» Records excerpted from a collection
-- BEGIN --
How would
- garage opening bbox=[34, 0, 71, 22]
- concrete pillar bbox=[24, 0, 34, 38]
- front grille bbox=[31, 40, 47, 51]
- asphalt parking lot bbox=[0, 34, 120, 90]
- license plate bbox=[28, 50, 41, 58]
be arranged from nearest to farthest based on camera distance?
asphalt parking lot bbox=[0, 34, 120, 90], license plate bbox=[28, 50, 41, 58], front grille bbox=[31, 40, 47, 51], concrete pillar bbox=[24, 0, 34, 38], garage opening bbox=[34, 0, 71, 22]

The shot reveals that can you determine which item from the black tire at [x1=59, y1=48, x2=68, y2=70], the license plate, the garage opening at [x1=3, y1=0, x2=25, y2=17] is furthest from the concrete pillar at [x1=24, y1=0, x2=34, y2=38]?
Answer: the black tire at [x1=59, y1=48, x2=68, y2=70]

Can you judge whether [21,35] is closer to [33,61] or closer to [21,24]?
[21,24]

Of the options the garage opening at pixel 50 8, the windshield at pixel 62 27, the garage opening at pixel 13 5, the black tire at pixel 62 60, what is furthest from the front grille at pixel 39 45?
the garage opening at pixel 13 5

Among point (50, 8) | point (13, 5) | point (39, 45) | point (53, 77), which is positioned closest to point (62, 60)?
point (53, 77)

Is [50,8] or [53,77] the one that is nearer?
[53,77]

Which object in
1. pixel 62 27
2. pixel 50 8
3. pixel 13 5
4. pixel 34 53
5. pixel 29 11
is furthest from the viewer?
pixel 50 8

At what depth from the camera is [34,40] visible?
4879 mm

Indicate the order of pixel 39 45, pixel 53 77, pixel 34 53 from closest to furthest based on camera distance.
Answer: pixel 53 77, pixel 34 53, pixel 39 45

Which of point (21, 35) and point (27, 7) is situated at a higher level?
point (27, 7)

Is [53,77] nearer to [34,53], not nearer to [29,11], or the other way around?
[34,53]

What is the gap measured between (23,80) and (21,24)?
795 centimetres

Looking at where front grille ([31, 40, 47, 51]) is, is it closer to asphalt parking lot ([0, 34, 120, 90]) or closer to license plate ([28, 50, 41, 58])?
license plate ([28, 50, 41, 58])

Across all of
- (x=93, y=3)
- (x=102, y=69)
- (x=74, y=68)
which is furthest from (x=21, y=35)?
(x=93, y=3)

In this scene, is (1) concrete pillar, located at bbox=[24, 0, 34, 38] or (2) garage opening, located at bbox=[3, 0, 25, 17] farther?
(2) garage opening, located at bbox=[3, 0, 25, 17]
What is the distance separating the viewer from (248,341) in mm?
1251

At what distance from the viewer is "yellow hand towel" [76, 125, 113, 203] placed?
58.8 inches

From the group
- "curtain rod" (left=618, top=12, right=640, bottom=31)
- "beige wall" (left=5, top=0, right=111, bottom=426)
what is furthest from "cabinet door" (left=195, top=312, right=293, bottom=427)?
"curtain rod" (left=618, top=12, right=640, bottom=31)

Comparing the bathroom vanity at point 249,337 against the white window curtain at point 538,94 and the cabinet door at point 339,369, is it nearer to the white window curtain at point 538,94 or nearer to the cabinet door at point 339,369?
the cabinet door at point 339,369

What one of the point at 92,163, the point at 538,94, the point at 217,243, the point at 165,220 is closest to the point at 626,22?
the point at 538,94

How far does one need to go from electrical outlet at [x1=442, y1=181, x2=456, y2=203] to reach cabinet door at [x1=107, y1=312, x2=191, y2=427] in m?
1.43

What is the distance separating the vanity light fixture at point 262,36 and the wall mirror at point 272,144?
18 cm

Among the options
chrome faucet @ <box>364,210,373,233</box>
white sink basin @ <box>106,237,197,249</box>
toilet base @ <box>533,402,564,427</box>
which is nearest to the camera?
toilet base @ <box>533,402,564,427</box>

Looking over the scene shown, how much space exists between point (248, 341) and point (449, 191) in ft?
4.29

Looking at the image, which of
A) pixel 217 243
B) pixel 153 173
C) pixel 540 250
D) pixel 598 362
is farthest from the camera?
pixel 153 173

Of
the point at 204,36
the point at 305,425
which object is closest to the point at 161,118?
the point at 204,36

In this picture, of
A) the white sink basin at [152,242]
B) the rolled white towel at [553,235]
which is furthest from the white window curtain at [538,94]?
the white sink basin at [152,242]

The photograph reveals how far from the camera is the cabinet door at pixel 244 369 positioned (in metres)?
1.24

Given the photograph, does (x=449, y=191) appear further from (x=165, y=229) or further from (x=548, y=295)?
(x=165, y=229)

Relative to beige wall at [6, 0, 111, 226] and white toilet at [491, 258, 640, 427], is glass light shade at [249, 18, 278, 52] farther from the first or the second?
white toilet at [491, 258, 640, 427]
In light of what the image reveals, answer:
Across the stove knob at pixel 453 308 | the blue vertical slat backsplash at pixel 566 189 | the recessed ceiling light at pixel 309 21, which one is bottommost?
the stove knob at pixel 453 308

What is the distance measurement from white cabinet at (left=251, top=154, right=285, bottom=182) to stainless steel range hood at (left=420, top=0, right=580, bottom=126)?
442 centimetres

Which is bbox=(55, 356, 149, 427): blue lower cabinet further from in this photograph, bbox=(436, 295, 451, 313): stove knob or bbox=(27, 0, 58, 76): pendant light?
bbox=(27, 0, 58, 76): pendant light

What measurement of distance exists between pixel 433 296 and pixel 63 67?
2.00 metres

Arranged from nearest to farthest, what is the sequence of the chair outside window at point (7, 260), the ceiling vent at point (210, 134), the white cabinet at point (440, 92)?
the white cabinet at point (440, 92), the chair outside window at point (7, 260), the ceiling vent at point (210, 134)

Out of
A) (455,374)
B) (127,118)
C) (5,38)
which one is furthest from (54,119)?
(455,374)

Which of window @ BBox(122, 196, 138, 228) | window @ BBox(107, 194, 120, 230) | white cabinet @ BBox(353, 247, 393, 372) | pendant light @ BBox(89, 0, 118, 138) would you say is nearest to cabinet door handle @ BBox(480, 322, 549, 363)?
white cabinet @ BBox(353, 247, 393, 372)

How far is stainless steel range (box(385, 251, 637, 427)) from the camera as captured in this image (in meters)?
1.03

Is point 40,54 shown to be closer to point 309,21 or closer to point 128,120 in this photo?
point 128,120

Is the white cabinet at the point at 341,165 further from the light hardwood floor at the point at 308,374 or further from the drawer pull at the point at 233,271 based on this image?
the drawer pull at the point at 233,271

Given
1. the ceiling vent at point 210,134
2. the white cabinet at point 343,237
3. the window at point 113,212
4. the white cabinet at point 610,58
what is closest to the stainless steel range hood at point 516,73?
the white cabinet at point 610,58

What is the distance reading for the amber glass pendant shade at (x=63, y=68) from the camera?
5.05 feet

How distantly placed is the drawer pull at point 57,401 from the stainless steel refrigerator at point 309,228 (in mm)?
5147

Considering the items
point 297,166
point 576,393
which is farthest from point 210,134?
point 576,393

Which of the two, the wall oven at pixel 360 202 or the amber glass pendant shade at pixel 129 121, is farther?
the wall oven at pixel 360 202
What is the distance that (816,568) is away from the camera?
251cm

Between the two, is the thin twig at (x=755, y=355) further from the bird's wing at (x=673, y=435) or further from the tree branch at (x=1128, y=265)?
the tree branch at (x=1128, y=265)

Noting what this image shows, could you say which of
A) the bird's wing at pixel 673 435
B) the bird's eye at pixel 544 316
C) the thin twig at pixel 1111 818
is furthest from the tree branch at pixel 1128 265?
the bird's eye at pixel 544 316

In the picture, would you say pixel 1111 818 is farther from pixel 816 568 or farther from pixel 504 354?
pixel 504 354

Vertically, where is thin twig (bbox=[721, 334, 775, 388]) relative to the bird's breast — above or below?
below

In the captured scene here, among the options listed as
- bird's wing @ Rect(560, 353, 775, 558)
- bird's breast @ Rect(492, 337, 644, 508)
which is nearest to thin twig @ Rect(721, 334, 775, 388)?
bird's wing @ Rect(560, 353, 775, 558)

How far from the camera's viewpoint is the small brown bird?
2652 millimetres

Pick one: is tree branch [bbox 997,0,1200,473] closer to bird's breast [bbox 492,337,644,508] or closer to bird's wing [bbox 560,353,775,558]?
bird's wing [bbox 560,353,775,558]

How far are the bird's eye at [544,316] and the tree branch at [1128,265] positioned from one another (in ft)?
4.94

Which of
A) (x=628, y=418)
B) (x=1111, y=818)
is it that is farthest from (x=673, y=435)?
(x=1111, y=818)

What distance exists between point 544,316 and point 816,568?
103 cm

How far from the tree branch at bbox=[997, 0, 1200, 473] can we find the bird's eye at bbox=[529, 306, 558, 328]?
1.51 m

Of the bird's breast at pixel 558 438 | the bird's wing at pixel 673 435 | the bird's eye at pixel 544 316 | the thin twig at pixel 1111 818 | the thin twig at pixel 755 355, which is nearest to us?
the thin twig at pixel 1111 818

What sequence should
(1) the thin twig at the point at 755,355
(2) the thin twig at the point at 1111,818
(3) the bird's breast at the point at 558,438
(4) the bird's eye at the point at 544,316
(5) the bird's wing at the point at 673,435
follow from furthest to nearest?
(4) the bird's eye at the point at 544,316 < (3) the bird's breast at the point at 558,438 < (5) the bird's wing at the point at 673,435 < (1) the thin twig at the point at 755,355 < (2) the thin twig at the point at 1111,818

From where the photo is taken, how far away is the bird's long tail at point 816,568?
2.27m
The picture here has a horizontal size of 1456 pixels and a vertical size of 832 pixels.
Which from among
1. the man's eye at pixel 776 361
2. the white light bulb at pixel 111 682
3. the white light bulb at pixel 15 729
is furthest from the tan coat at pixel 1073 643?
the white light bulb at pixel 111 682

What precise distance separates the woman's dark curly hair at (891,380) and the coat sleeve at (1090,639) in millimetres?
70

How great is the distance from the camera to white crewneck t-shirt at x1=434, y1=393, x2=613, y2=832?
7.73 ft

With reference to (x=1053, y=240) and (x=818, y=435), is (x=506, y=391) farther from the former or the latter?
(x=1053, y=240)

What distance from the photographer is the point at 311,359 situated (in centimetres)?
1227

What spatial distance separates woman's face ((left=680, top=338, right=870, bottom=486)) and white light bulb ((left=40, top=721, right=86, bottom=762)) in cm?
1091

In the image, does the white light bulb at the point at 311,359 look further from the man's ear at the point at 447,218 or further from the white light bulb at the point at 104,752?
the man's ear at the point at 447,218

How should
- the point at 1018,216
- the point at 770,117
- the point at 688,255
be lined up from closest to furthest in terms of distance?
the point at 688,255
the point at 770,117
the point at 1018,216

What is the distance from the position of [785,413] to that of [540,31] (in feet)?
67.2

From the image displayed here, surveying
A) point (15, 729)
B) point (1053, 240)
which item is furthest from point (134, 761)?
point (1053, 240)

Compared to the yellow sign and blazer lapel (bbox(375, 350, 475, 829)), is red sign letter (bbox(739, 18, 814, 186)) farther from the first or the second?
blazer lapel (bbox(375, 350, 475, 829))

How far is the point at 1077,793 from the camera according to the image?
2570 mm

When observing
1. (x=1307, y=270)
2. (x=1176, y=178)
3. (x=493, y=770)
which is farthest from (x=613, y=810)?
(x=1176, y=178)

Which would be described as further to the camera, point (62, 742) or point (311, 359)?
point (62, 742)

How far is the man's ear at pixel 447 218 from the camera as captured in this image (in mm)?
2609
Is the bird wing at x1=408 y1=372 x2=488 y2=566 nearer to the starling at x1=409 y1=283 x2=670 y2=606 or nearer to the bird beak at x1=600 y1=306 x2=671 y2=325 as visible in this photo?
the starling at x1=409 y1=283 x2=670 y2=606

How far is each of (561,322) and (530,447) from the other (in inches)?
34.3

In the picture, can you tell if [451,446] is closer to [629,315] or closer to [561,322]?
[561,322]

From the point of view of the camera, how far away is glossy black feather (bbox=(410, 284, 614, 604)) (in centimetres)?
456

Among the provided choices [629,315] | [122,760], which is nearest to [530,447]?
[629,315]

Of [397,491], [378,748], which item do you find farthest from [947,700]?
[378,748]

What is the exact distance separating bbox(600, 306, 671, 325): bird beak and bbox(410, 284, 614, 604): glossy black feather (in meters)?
-- END --
» BRIEF
Write out exactly the final stretch of the records: the line containing "Is the bird wing" and every line after it, through the last, and nothing else.

» ANSWER TO THE PROBLEM
Is the bird wing at x1=408 y1=372 x2=488 y2=566 nearer to the starling at x1=409 y1=283 x2=670 y2=606 or nearer to the bird beak at x1=600 y1=306 x2=671 y2=325 as visible in this photo?
the starling at x1=409 y1=283 x2=670 y2=606

How far is each of (561,322) and (530,447) from the other (in inches)?
34.3

In the picture, can you tell if [451,446] is closer to [629,315] or closer to [561,322]?
[561,322]

From the point of view of the camera, how far away is glossy black feather (bbox=(410, 284, 614, 604)) (in centimetres)?
456

Among the provided choices [629,315] | [122,760], which is nearest to [530,447]?
[629,315]

Of [397,491], [378,748], which item do you find farthest from [947,700]?
[378,748]

What is the exact distance separating bbox(600, 306, 671, 325): bird beak and bbox(410, 284, 614, 604): glossy black feather (in meters)?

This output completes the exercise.